Brent leaned forward and read the note. I had already scanned it.
“This wasn’t Marin’s work,” I said as a whisper in case there were any around. Dudley stood next to the remains of the house, sniffing.
“Trivials,” Brent growled.
“You’re right,” said a voice from the shadows between two large trees. I didn’t need to hear more from him to know who he was. Some voices, however little you have heard of them, are recognizable. This one was Neema’s punk rock follower from Denver named James.
I checked for Dudley. Somehow he sensed the threat. The little dog knew. Hopefully the Trivials wouldn’t find him hiding underneath a beam of wood from the old house.
Brent started toward James, but I stepped in front of him, my back pressed to his heaving chest. He would rip the Trivial apart without asking questions first. In this new, fragile world between Marin’s tyranny and new leadership, our actions had to stay rational and justified.
But Brent’s aggressive move was enough to show us that this Trivial was not alone. In fact, as Brent and I glanced from side to side and forward and back, we realized something dangerously grave.

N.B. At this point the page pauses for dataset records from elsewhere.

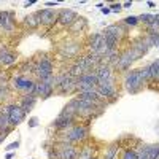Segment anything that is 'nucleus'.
I'll return each instance as SVG.
<instances>
[{
    "mask_svg": "<svg viewBox=\"0 0 159 159\" xmlns=\"http://www.w3.org/2000/svg\"><path fill=\"white\" fill-rule=\"evenodd\" d=\"M38 126V118H30L29 119V127H37Z\"/></svg>",
    "mask_w": 159,
    "mask_h": 159,
    "instance_id": "nucleus-40",
    "label": "nucleus"
},
{
    "mask_svg": "<svg viewBox=\"0 0 159 159\" xmlns=\"http://www.w3.org/2000/svg\"><path fill=\"white\" fill-rule=\"evenodd\" d=\"M78 159H94V157H92V148L91 147H86L83 151H80Z\"/></svg>",
    "mask_w": 159,
    "mask_h": 159,
    "instance_id": "nucleus-29",
    "label": "nucleus"
},
{
    "mask_svg": "<svg viewBox=\"0 0 159 159\" xmlns=\"http://www.w3.org/2000/svg\"><path fill=\"white\" fill-rule=\"evenodd\" d=\"M52 70H54V67H52V62H51L49 57H43L42 61L38 62L37 67H35V73L40 78V81L52 76Z\"/></svg>",
    "mask_w": 159,
    "mask_h": 159,
    "instance_id": "nucleus-5",
    "label": "nucleus"
},
{
    "mask_svg": "<svg viewBox=\"0 0 159 159\" xmlns=\"http://www.w3.org/2000/svg\"><path fill=\"white\" fill-rule=\"evenodd\" d=\"M121 8H123L121 3H111V5H110V11H119Z\"/></svg>",
    "mask_w": 159,
    "mask_h": 159,
    "instance_id": "nucleus-39",
    "label": "nucleus"
},
{
    "mask_svg": "<svg viewBox=\"0 0 159 159\" xmlns=\"http://www.w3.org/2000/svg\"><path fill=\"white\" fill-rule=\"evenodd\" d=\"M25 25H29L30 29H35L40 25V18H38V13H34V15H29L27 18H25Z\"/></svg>",
    "mask_w": 159,
    "mask_h": 159,
    "instance_id": "nucleus-24",
    "label": "nucleus"
},
{
    "mask_svg": "<svg viewBox=\"0 0 159 159\" xmlns=\"http://www.w3.org/2000/svg\"><path fill=\"white\" fill-rule=\"evenodd\" d=\"M147 5H148L150 8H154V7H156V3H154V2H147Z\"/></svg>",
    "mask_w": 159,
    "mask_h": 159,
    "instance_id": "nucleus-45",
    "label": "nucleus"
},
{
    "mask_svg": "<svg viewBox=\"0 0 159 159\" xmlns=\"http://www.w3.org/2000/svg\"><path fill=\"white\" fill-rule=\"evenodd\" d=\"M86 25H88V22H86L84 18H78V19L70 25V30H72V32H81V30L86 29Z\"/></svg>",
    "mask_w": 159,
    "mask_h": 159,
    "instance_id": "nucleus-23",
    "label": "nucleus"
},
{
    "mask_svg": "<svg viewBox=\"0 0 159 159\" xmlns=\"http://www.w3.org/2000/svg\"><path fill=\"white\" fill-rule=\"evenodd\" d=\"M45 5L46 7H56V5H59V2H45Z\"/></svg>",
    "mask_w": 159,
    "mask_h": 159,
    "instance_id": "nucleus-41",
    "label": "nucleus"
},
{
    "mask_svg": "<svg viewBox=\"0 0 159 159\" xmlns=\"http://www.w3.org/2000/svg\"><path fill=\"white\" fill-rule=\"evenodd\" d=\"M35 102H37V96H35V94H24V96L21 97V105H19V107H21L25 113H29V111L34 110Z\"/></svg>",
    "mask_w": 159,
    "mask_h": 159,
    "instance_id": "nucleus-16",
    "label": "nucleus"
},
{
    "mask_svg": "<svg viewBox=\"0 0 159 159\" xmlns=\"http://www.w3.org/2000/svg\"><path fill=\"white\" fill-rule=\"evenodd\" d=\"M13 88H15L16 91H24L25 94H35V81L34 80H29V78H25V76H16L15 80L11 81Z\"/></svg>",
    "mask_w": 159,
    "mask_h": 159,
    "instance_id": "nucleus-4",
    "label": "nucleus"
},
{
    "mask_svg": "<svg viewBox=\"0 0 159 159\" xmlns=\"http://www.w3.org/2000/svg\"><path fill=\"white\" fill-rule=\"evenodd\" d=\"M139 21H142L143 24H151L153 21H154V16L153 15H148V13H145V15H142V16H139Z\"/></svg>",
    "mask_w": 159,
    "mask_h": 159,
    "instance_id": "nucleus-30",
    "label": "nucleus"
},
{
    "mask_svg": "<svg viewBox=\"0 0 159 159\" xmlns=\"http://www.w3.org/2000/svg\"><path fill=\"white\" fill-rule=\"evenodd\" d=\"M72 121H73L72 118L61 116V115H59V118L54 121V127H57V129H67V127H70V126H72Z\"/></svg>",
    "mask_w": 159,
    "mask_h": 159,
    "instance_id": "nucleus-22",
    "label": "nucleus"
},
{
    "mask_svg": "<svg viewBox=\"0 0 159 159\" xmlns=\"http://www.w3.org/2000/svg\"><path fill=\"white\" fill-rule=\"evenodd\" d=\"M103 34H107V35H110V37H113V38H116V40H121L124 35H126V29H123L121 25H108L107 29H105V32Z\"/></svg>",
    "mask_w": 159,
    "mask_h": 159,
    "instance_id": "nucleus-19",
    "label": "nucleus"
},
{
    "mask_svg": "<svg viewBox=\"0 0 159 159\" xmlns=\"http://www.w3.org/2000/svg\"><path fill=\"white\" fill-rule=\"evenodd\" d=\"M18 147H19V142H13V143H10V145H8V147H5V150L10 153V151H13V150H16Z\"/></svg>",
    "mask_w": 159,
    "mask_h": 159,
    "instance_id": "nucleus-37",
    "label": "nucleus"
},
{
    "mask_svg": "<svg viewBox=\"0 0 159 159\" xmlns=\"http://www.w3.org/2000/svg\"><path fill=\"white\" fill-rule=\"evenodd\" d=\"M76 51H78V46L73 45L72 48H65L62 52H64V54H67V56H75V54H76Z\"/></svg>",
    "mask_w": 159,
    "mask_h": 159,
    "instance_id": "nucleus-33",
    "label": "nucleus"
},
{
    "mask_svg": "<svg viewBox=\"0 0 159 159\" xmlns=\"http://www.w3.org/2000/svg\"><path fill=\"white\" fill-rule=\"evenodd\" d=\"M8 83V73L0 70V84H7Z\"/></svg>",
    "mask_w": 159,
    "mask_h": 159,
    "instance_id": "nucleus-36",
    "label": "nucleus"
},
{
    "mask_svg": "<svg viewBox=\"0 0 159 159\" xmlns=\"http://www.w3.org/2000/svg\"><path fill=\"white\" fill-rule=\"evenodd\" d=\"M118 147L116 145H111V147H108L107 153H105V159H116L118 157Z\"/></svg>",
    "mask_w": 159,
    "mask_h": 159,
    "instance_id": "nucleus-28",
    "label": "nucleus"
},
{
    "mask_svg": "<svg viewBox=\"0 0 159 159\" xmlns=\"http://www.w3.org/2000/svg\"><path fill=\"white\" fill-rule=\"evenodd\" d=\"M86 135H88V129L84 127V126H75L69 134H67V137H64V143H70V142H81V140H84L86 139Z\"/></svg>",
    "mask_w": 159,
    "mask_h": 159,
    "instance_id": "nucleus-9",
    "label": "nucleus"
},
{
    "mask_svg": "<svg viewBox=\"0 0 159 159\" xmlns=\"http://www.w3.org/2000/svg\"><path fill=\"white\" fill-rule=\"evenodd\" d=\"M150 29H159V15L154 16V21L150 24Z\"/></svg>",
    "mask_w": 159,
    "mask_h": 159,
    "instance_id": "nucleus-38",
    "label": "nucleus"
},
{
    "mask_svg": "<svg viewBox=\"0 0 159 159\" xmlns=\"http://www.w3.org/2000/svg\"><path fill=\"white\" fill-rule=\"evenodd\" d=\"M34 3H37V0H30V2L25 3V7H30V5H34Z\"/></svg>",
    "mask_w": 159,
    "mask_h": 159,
    "instance_id": "nucleus-44",
    "label": "nucleus"
},
{
    "mask_svg": "<svg viewBox=\"0 0 159 159\" xmlns=\"http://www.w3.org/2000/svg\"><path fill=\"white\" fill-rule=\"evenodd\" d=\"M148 70H150V80H159V59H156L150 65Z\"/></svg>",
    "mask_w": 159,
    "mask_h": 159,
    "instance_id": "nucleus-26",
    "label": "nucleus"
},
{
    "mask_svg": "<svg viewBox=\"0 0 159 159\" xmlns=\"http://www.w3.org/2000/svg\"><path fill=\"white\" fill-rule=\"evenodd\" d=\"M10 129V119H8V115L7 113H2L0 115V132H5Z\"/></svg>",
    "mask_w": 159,
    "mask_h": 159,
    "instance_id": "nucleus-27",
    "label": "nucleus"
},
{
    "mask_svg": "<svg viewBox=\"0 0 159 159\" xmlns=\"http://www.w3.org/2000/svg\"><path fill=\"white\" fill-rule=\"evenodd\" d=\"M148 42V45L150 46H156V48H159V32H156V30H151L150 34H148V37L145 38Z\"/></svg>",
    "mask_w": 159,
    "mask_h": 159,
    "instance_id": "nucleus-25",
    "label": "nucleus"
},
{
    "mask_svg": "<svg viewBox=\"0 0 159 159\" xmlns=\"http://www.w3.org/2000/svg\"><path fill=\"white\" fill-rule=\"evenodd\" d=\"M102 13H103V15H108V13H110V8H102Z\"/></svg>",
    "mask_w": 159,
    "mask_h": 159,
    "instance_id": "nucleus-43",
    "label": "nucleus"
},
{
    "mask_svg": "<svg viewBox=\"0 0 159 159\" xmlns=\"http://www.w3.org/2000/svg\"><path fill=\"white\" fill-rule=\"evenodd\" d=\"M123 159H137V153L134 150H127V151H124Z\"/></svg>",
    "mask_w": 159,
    "mask_h": 159,
    "instance_id": "nucleus-35",
    "label": "nucleus"
},
{
    "mask_svg": "<svg viewBox=\"0 0 159 159\" xmlns=\"http://www.w3.org/2000/svg\"><path fill=\"white\" fill-rule=\"evenodd\" d=\"M57 86H59V92H62V94H67V92H72V91L76 89V80L65 73V76L62 78V81H61Z\"/></svg>",
    "mask_w": 159,
    "mask_h": 159,
    "instance_id": "nucleus-13",
    "label": "nucleus"
},
{
    "mask_svg": "<svg viewBox=\"0 0 159 159\" xmlns=\"http://www.w3.org/2000/svg\"><path fill=\"white\" fill-rule=\"evenodd\" d=\"M76 99H81V100H88V102H99V94L96 89H91V91H78V97Z\"/></svg>",
    "mask_w": 159,
    "mask_h": 159,
    "instance_id": "nucleus-18",
    "label": "nucleus"
},
{
    "mask_svg": "<svg viewBox=\"0 0 159 159\" xmlns=\"http://www.w3.org/2000/svg\"><path fill=\"white\" fill-rule=\"evenodd\" d=\"M99 84V80L96 76V73L88 72L83 73L80 78H76V89L78 91H91V89H96Z\"/></svg>",
    "mask_w": 159,
    "mask_h": 159,
    "instance_id": "nucleus-2",
    "label": "nucleus"
},
{
    "mask_svg": "<svg viewBox=\"0 0 159 159\" xmlns=\"http://www.w3.org/2000/svg\"><path fill=\"white\" fill-rule=\"evenodd\" d=\"M99 97H115L116 96V88H115V83H113V78L107 80V81H102L97 84L96 88Z\"/></svg>",
    "mask_w": 159,
    "mask_h": 159,
    "instance_id": "nucleus-7",
    "label": "nucleus"
},
{
    "mask_svg": "<svg viewBox=\"0 0 159 159\" xmlns=\"http://www.w3.org/2000/svg\"><path fill=\"white\" fill-rule=\"evenodd\" d=\"M137 159H159V145H145L137 153Z\"/></svg>",
    "mask_w": 159,
    "mask_h": 159,
    "instance_id": "nucleus-11",
    "label": "nucleus"
},
{
    "mask_svg": "<svg viewBox=\"0 0 159 159\" xmlns=\"http://www.w3.org/2000/svg\"><path fill=\"white\" fill-rule=\"evenodd\" d=\"M7 97H8V86L0 84V100H5Z\"/></svg>",
    "mask_w": 159,
    "mask_h": 159,
    "instance_id": "nucleus-31",
    "label": "nucleus"
},
{
    "mask_svg": "<svg viewBox=\"0 0 159 159\" xmlns=\"http://www.w3.org/2000/svg\"><path fill=\"white\" fill-rule=\"evenodd\" d=\"M21 72H35V67H34V64L32 62H25L22 67H21Z\"/></svg>",
    "mask_w": 159,
    "mask_h": 159,
    "instance_id": "nucleus-32",
    "label": "nucleus"
},
{
    "mask_svg": "<svg viewBox=\"0 0 159 159\" xmlns=\"http://www.w3.org/2000/svg\"><path fill=\"white\" fill-rule=\"evenodd\" d=\"M0 27L11 32L15 27V19H13V13L10 11H2L0 13Z\"/></svg>",
    "mask_w": 159,
    "mask_h": 159,
    "instance_id": "nucleus-14",
    "label": "nucleus"
},
{
    "mask_svg": "<svg viewBox=\"0 0 159 159\" xmlns=\"http://www.w3.org/2000/svg\"><path fill=\"white\" fill-rule=\"evenodd\" d=\"M132 7V2H126L124 5H123V8H130Z\"/></svg>",
    "mask_w": 159,
    "mask_h": 159,
    "instance_id": "nucleus-42",
    "label": "nucleus"
},
{
    "mask_svg": "<svg viewBox=\"0 0 159 159\" xmlns=\"http://www.w3.org/2000/svg\"><path fill=\"white\" fill-rule=\"evenodd\" d=\"M7 159H13V153H8L7 154Z\"/></svg>",
    "mask_w": 159,
    "mask_h": 159,
    "instance_id": "nucleus-46",
    "label": "nucleus"
},
{
    "mask_svg": "<svg viewBox=\"0 0 159 159\" xmlns=\"http://www.w3.org/2000/svg\"><path fill=\"white\" fill-rule=\"evenodd\" d=\"M16 62V56L11 54L8 49H0V65H11Z\"/></svg>",
    "mask_w": 159,
    "mask_h": 159,
    "instance_id": "nucleus-20",
    "label": "nucleus"
},
{
    "mask_svg": "<svg viewBox=\"0 0 159 159\" xmlns=\"http://www.w3.org/2000/svg\"><path fill=\"white\" fill-rule=\"evenodd\" d=\"M124 22H126L127 25H137V24H139V18H137V16H127V18L124 19Z\"/></svg>",
    "mask_w": 159,
    "mask_h": 159,
    "instance_id": "nucleus-34",
    "label": "nucleus"
},
{
    "mask_svg": "<svg viewBox=\"0 0 159 159\" xmlns=\"http://www.w3.org/2000/svg\"><path fill=\"white\" fill-rule=\"evenodd\" d=\"M94 73H96V76L99 80V83L107 81V80L111 78V69H110V65H99Z\"/></svg>",
    "mask_w": 159,
    "mask_h": 159,
    "instance_id": "nucleus-17",
    "label": "nucleus"
},
{
    "mask_svg": "<svg viewBox=\"0 0 159 159\" xmlns=\"http://www.w3.org/2000/svg\"><path fill=\"white\" fill-rule=\"evenodd\" d=\"M57 157L59 159H78V150L72 147L70 143H62L59 145Z\"/></svg>",
    "mask_w": 159,
    "mask_h": 159,
    "instance_id": "nucleus-12",
    "label": "nucleus"
},
{
    "mask_svg": "<svg viewBox=\"0 0 159 159\" xmlns=\"http://www.w3.org/2000/svg\"><path fill=\"white\" fill-rule=\"evenodd\" d=\"M134 61H137L134 51H132V49H126L123 54H119V59H118V62H116V67H118L119 70H127Z\"/></svg>",
    "mask_w": 159,
    "mask_h": 159,
    "instance_id": "nucleus-10",
    "label": "nucleus"
},
{
    "mask_svg": "<svg viewBox=\"0 0 159 159\" xmlns=\"http://www.w3.org/2000/svg\"><path fill=\"white\" fill-rule=\"evenodd\" d=\"M150 80V70L148 67H143V69H139V70H132L127 73L126 80H124V84H126V89L129 92H137L139 88Z\"/></svg>",
    "mask_w": 159,
    "mask_h": 159,
    "instance_id": "nucleus-1",
    "label": "nucleus"
},
{
    "mask_svg": "<svg viewBox=\"0 0 159 159\" xmlns=\"http://www.w3.org/2000/svg\"><path fill=\"white\" fill-rule=\"evenodd\" d=\"M52 91H54V75L46 80H42L35 84V96H42L43 99L52 96Z\"/></svg>",
    "mask_w": 159,
    "mask_h": 159,
    "instance_id": "nucleus-3",
    "label": "nucleus"
},
{
    "mask_svg": "<svg viewBox=\"0 0 159 159\" xmlns=\"http://www.w3.org/2000/svg\"><path fill=\"white\" fill-rule=\"evenodd\" d=\"M8 115V119H10V126H18L19 123L24 121V118H25V113L19 105H10V107H7V111Z\"/></svg>",
    "mask_w": 159,
    "mask_h": 159,
    "instance_id": "nucleus-6",
    "label": "nucleus"
},
{
    "mask_svg": "<svg viewBox=\"0 0 159 159\" xmlns=\"http://www.w3.org/2000/svg\"><path fill=\"white\" fill-rule=\"evenodd\" d=\"M61 116H67V118H72V119L76 116V103H75V99L70 100V102L64 107V110L61 111Z\"/></svg>",
    "mask_w": 159,
    "mask_h": 159,
    "instance_id": "nucleus-21",
    "label": "nucleus"
},
{
    "mask_svg": "<svg viewBox=\"0 0 159 159\" xmlns=\"http://www.w3.org/2000/svg\"><path fill=\"white\" fill-rule=\"evenodd\" d=\"M37 13H38V18H40V24L51 25V24H54L56 21H59V13H61V11L45 8V10H42V11H37Z\"/></svg>",
    "mask_w": 159,
    "mask_h": 159,
    "instance_id": "nucleus-8",
    "label": "nucleus"
},
{
    "mask_svg": "<svg viewBox=\"0 0 159 159\" xmlns=\"http://www.w3.org/2000/svg\"><path fill=\"white\" fill-rule=\"evenodd\" d=\"M76 19H78V16L73 10H61V13H59V22L62 25H72Z\"/></svg>",
    "mask_w": 159,
    "mask_h": 159,
    "instance_id": "nucleus-15",
    "label": "nucleus"
}]
</instances>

“We’re surrounded,” I said when I spotted about thirty Trivials move from the woods. Had Brent counted more? Had he spotted others?
I had said I was scared of what we’d find, not of what was out there, but I now felt crippled with a real, visceral terror. Trivials could do to us what they had done to the rebels and Brent’s family. Trivials were soulless Stygians. They were not bound to Styx’s rules. Therefore, they could manipulate, attack, torture, and toy with anyone. Worse, they had abilities to manipulate their bodies into spider-like nightmares. But most horrifying of all was the Trivials could not be killed through the ferrying of their souls. There was no soul to ferry. They had to be ripped apart, limb from limb, until they were rendered useless. Being a Master Scrivener and Eidolon only got us so far when there were more than two dozen Trivials converging around us.
“Been following you. When I realized where you two were headed, I called on some locals take care of things here,” said James. “Figured we needed them out of the way so that you can begin paying for your crimes, Eidolon Hume.”
Brent’s hand gave mine two deliberate squeezes. This was not a command to run and hide in the woods like he had told me to do the night the Watchmen cornered us in this very spot. This was him asking for help, for us to use our talents that Hades had given us.
Match. We’d have to. And we’d have to hope it was enough to bring down a gang of soulless Stygians.